Mama Always Said There'd Be Days Like This
So the trip was not the rip-roaring success I'd hoped it would be. I always love seeing my girls, but the agony of a sleepless child and husband rival the joy in comparing baby stories with people who used to covet your boyfriend. Friday night went something like this:
8 p.m. Attempt to put little angel down. There is much milk and much rocking. The little angel looks around two-year-old K's room, where we are sleeping. She takes in the louvered doors, the scary shadows outside the window, the sounds from the street right outside that are so much louder than the ones in her room, protected as it is with a window unit for white noise and cool air. She sees the pack-n-play, which is not NEARLY as comfy as her crib, and oh, so much closer to the scary hardwood floor. She sees that Kitty and Tad are the only animals that have come with her. She is not having any of it.
8:15 p.m. I head back in. I hear my other friends A. and M. show up. They ask where I am, and my friend K. tells them I am still with the little angel. "Don't they ever just let her cry?" I hear A. ask.
8:45 p.m.
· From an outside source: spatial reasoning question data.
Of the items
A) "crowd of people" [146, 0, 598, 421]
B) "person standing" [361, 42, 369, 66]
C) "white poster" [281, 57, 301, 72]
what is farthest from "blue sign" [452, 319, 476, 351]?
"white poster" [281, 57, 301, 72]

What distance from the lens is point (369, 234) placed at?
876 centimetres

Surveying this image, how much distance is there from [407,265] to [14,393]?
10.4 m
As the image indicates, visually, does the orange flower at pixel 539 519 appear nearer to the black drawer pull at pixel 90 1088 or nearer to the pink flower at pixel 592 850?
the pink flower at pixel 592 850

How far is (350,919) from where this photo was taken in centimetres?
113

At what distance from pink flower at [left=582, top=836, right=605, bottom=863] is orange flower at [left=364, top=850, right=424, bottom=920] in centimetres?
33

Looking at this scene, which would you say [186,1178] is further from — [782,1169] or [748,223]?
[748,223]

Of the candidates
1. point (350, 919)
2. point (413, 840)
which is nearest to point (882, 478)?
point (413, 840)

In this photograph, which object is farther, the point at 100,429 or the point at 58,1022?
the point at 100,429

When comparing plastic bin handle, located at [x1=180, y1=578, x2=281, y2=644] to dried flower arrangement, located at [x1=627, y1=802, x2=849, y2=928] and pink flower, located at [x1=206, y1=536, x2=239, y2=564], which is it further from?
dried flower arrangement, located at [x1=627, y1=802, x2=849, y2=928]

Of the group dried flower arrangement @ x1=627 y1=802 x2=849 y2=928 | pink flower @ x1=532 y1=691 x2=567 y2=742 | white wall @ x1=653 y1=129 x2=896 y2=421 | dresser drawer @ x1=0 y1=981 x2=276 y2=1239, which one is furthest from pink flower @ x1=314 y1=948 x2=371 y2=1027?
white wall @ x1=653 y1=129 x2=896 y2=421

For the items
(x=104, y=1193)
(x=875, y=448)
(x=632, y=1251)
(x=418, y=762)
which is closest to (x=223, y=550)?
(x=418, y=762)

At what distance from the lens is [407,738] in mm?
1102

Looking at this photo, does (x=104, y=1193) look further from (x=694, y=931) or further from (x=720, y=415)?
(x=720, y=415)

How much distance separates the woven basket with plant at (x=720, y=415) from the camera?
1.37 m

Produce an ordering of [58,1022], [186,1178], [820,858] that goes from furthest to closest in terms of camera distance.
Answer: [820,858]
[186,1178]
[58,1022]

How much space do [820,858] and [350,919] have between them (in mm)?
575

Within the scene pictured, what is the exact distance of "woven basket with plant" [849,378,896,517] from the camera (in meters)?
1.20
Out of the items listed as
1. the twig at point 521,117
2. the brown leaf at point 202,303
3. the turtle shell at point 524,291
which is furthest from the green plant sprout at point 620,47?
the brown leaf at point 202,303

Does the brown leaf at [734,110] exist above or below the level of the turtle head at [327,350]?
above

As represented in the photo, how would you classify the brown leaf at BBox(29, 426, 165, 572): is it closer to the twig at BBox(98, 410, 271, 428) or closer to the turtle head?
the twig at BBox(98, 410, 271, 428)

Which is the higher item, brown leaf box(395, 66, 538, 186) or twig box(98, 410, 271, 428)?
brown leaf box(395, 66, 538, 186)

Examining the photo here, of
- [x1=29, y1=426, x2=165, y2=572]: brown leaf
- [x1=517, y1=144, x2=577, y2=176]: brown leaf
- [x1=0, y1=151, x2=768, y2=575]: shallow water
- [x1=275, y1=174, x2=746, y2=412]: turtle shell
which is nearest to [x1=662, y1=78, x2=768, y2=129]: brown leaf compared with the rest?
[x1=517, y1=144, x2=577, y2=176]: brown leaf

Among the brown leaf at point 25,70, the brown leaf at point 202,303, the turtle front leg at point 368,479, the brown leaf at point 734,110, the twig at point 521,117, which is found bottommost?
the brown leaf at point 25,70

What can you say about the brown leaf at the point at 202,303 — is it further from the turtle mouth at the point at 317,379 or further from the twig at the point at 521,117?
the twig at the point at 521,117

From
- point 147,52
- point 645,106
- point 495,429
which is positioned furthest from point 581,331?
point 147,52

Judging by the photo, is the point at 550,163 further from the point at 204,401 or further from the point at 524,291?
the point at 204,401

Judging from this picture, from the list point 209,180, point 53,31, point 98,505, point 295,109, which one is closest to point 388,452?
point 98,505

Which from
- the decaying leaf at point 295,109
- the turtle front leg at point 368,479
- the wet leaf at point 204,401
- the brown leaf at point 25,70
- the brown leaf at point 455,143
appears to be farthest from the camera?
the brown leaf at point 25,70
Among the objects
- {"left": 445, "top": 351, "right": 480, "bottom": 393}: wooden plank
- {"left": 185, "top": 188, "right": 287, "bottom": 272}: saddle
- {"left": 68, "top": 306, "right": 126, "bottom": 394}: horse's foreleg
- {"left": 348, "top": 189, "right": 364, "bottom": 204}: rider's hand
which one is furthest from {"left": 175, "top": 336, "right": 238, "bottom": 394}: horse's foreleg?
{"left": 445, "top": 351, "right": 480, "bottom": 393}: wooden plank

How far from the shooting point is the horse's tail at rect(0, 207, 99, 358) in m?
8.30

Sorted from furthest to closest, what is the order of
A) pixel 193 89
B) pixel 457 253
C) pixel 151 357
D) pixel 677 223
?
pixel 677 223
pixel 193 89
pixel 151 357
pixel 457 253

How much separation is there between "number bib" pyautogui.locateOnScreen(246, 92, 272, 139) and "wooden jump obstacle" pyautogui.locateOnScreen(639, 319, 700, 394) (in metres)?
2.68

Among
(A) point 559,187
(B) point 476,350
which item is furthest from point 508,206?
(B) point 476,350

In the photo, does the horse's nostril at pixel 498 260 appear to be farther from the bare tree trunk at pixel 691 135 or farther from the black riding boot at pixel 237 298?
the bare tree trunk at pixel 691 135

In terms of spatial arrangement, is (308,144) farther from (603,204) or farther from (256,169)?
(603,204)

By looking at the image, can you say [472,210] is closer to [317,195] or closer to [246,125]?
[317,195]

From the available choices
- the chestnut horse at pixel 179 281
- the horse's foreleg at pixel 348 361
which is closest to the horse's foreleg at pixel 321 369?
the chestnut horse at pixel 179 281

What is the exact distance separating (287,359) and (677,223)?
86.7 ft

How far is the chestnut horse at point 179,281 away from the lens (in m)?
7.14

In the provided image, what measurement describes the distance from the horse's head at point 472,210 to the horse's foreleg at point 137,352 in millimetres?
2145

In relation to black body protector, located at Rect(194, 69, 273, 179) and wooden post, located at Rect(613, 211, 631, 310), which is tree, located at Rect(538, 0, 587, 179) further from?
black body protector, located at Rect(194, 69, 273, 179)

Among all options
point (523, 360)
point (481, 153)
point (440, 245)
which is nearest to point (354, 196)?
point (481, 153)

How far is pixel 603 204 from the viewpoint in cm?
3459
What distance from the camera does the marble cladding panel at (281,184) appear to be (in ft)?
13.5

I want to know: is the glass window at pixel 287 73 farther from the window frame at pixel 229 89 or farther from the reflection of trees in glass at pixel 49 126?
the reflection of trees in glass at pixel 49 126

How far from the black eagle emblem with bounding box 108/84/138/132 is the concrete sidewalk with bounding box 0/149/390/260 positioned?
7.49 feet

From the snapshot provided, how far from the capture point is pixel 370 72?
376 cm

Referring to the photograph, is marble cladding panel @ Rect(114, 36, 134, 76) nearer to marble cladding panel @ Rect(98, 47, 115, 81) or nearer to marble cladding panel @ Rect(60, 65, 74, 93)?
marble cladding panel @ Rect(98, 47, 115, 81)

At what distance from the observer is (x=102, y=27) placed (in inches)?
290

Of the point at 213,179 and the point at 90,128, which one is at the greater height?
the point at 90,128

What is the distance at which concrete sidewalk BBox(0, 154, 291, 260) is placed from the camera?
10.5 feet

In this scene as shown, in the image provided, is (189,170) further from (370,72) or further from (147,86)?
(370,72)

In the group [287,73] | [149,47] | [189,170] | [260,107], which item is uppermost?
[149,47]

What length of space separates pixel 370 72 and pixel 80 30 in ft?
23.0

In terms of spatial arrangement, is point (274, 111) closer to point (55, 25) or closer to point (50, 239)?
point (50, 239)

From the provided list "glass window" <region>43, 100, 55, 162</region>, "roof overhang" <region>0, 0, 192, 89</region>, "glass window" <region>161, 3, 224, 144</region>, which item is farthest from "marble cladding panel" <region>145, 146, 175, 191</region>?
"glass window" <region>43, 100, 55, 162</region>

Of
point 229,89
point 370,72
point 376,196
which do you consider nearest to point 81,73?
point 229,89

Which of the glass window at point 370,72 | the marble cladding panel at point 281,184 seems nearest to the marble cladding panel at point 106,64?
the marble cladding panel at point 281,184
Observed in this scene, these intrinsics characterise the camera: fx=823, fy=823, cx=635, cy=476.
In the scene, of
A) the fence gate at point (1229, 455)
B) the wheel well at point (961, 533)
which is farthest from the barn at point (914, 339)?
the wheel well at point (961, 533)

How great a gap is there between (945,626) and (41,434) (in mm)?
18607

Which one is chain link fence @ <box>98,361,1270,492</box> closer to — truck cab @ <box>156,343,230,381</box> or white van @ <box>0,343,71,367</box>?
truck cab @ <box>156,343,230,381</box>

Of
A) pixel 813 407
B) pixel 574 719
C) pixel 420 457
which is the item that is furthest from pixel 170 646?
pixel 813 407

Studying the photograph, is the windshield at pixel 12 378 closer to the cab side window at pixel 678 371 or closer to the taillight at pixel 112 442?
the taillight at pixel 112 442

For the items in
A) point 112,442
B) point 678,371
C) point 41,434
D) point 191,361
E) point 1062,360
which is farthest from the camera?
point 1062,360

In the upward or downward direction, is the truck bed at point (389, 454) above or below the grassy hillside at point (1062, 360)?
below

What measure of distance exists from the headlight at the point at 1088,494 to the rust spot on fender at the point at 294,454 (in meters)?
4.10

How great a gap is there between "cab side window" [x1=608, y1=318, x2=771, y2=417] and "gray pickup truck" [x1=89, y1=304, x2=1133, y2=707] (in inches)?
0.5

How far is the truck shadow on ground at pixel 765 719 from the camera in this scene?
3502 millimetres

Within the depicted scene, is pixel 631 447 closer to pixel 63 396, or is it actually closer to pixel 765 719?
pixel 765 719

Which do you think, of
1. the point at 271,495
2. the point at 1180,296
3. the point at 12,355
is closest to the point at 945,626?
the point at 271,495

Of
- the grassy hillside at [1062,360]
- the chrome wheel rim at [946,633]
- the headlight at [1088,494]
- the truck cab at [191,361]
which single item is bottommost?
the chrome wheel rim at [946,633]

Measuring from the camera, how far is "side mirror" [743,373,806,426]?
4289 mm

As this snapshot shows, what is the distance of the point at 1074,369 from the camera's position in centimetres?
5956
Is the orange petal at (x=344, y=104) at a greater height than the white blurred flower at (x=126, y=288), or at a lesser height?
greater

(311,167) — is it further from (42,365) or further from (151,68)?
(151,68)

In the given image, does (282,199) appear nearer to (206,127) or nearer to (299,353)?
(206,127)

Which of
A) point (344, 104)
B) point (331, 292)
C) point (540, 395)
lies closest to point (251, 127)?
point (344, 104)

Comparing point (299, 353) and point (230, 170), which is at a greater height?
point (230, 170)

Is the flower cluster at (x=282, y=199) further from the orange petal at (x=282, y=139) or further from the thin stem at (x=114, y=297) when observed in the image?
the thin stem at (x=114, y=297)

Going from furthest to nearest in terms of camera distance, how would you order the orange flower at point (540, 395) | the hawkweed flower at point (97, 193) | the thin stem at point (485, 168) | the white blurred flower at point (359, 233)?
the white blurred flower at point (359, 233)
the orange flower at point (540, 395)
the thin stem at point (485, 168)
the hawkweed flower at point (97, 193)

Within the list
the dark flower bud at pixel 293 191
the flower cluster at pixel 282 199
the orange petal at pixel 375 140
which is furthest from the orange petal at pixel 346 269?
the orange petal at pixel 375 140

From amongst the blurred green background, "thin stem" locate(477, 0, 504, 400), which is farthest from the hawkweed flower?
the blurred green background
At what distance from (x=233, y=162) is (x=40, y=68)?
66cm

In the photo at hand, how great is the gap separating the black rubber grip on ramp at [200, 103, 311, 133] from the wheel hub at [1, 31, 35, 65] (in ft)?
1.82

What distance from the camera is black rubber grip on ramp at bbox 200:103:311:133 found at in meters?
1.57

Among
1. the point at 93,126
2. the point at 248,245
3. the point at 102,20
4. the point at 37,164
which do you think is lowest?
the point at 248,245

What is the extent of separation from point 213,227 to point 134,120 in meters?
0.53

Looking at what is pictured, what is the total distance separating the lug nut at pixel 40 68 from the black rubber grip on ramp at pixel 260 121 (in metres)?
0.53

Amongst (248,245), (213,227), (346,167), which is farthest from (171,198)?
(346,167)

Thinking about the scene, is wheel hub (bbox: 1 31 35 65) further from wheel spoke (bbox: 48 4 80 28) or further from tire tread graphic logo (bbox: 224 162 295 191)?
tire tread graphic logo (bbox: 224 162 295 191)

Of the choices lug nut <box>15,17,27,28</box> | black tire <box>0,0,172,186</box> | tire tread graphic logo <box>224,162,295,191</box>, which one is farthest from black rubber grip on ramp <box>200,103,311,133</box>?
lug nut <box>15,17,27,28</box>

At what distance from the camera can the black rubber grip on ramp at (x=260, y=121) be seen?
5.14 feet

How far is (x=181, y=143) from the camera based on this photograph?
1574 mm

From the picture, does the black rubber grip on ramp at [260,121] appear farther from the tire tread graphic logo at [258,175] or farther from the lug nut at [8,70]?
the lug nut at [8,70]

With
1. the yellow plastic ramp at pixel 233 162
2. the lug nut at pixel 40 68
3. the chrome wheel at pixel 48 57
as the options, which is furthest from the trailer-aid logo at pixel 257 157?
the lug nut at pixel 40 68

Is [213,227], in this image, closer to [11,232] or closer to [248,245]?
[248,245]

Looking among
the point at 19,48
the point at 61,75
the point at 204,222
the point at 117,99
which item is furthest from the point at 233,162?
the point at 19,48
I decide to let them have it. I let the little angel howl at the top of her lungs for a good twenty minutes to squelch any more commentary before I go in, despite the fact I do feel for her, all alone in a strange room. I haul her out and rock her until she falls asleep. It's travel time, and she's getting to the point where she knows the difference between things she can do when we travel and things she can do at home.
11:30 p.m. After much pizza and wine, I decide to head to bed. The boys have decided to build a fire in the outdoor fireplace, because that's what you do when you're drunk around midnight and know your child will be getting up in six or so hours. I decide it's my beloved's own funeral and go to bed. Unfortunately, here's where the hardwood floors and louvered doors come in - I can hear EVERYTHING. I can't sleep. Plus, I have a head cold, and I'm on an Aero bed with only one pillow, unable to get any leverage to allow the phlegm to drain anywhere but into my compacted sinuses. I hear the little angel shift. She's not used to people in her room.
12 a.m. - 2 a.m. The little angel shifts and pops straight up in her pack-n-play every twenty minutes or so. I beg her to lie back down, but she will not unless I lay her down myself. The Aero loses more air with each trip to the pack-n-play. I hear cars going by, their riders cackling with alcohol-induced glee. I am jealous. I would rather be anywhere but in this room. I think it can't possibly be worse.
3:30 a.m. Just as I go to sleep, my beloved walks in, smelling of burnt milk cartons. The little angel immediately starts crying. A. starts cleaning the kitchen, slamming things around the counters and emptying cans into the garbage. I might kill him.
4 a.m. A. finally finishes his cleaning. The little angel is finally sleeping. I begin counting backwards from 600 by threes as my beloved snores next to me. I put the pillow over my head and hope that maybe I will suffocate and end it all.
6:15 a.m. The little angel is ready for the day. I whimper softly, holding my throbbing head.
The next day didn't go much better. We took the darlings to the tailgate, hung out with friends and came back, thinking it was time for that nice noonish nap. But oh, no. At one point, both A. and K. fell asleep, leaving me to play with little K. and the little angel for an hour and a half while at the point of utter breakdown. When K. woke up (she hadn't realized little K. had escaped, since that day was the first day she ever learned to open a door by herself), I began weeping with frustration and exhaustion. Finally, at 3 p.m., the little angel finally passed out. I did, too. We were supposed to go out with the girls that night, but K. and I only made it out for about two hours, and the boys didn't make it out at all. I passed out at 9:30 p.m., feeling sicker than sick. So much for the big party weekend, eh?
On the five-hour return trip, my beloved and I discussed the sanity of all this car travel with a soon-to-be-eighteen-month-old. We were supposed to go to Arkansas this weekend to see my BIL and SIL and nephew. Then we were supposed to go back to Iowa City on Oct. 22 to see many family members, including MIL and FIL. I think we're going to nix both trips. This one hurt me so bad I couldn't even work yesterday. I spent most of the day in bed, trying to muster up the will to live.
It's ironic, though. Your childless friends will think you're just boring if you never go anywhere because you have a kid, but there is a certain existential truth in realizing that if you visit, you're really in it alone.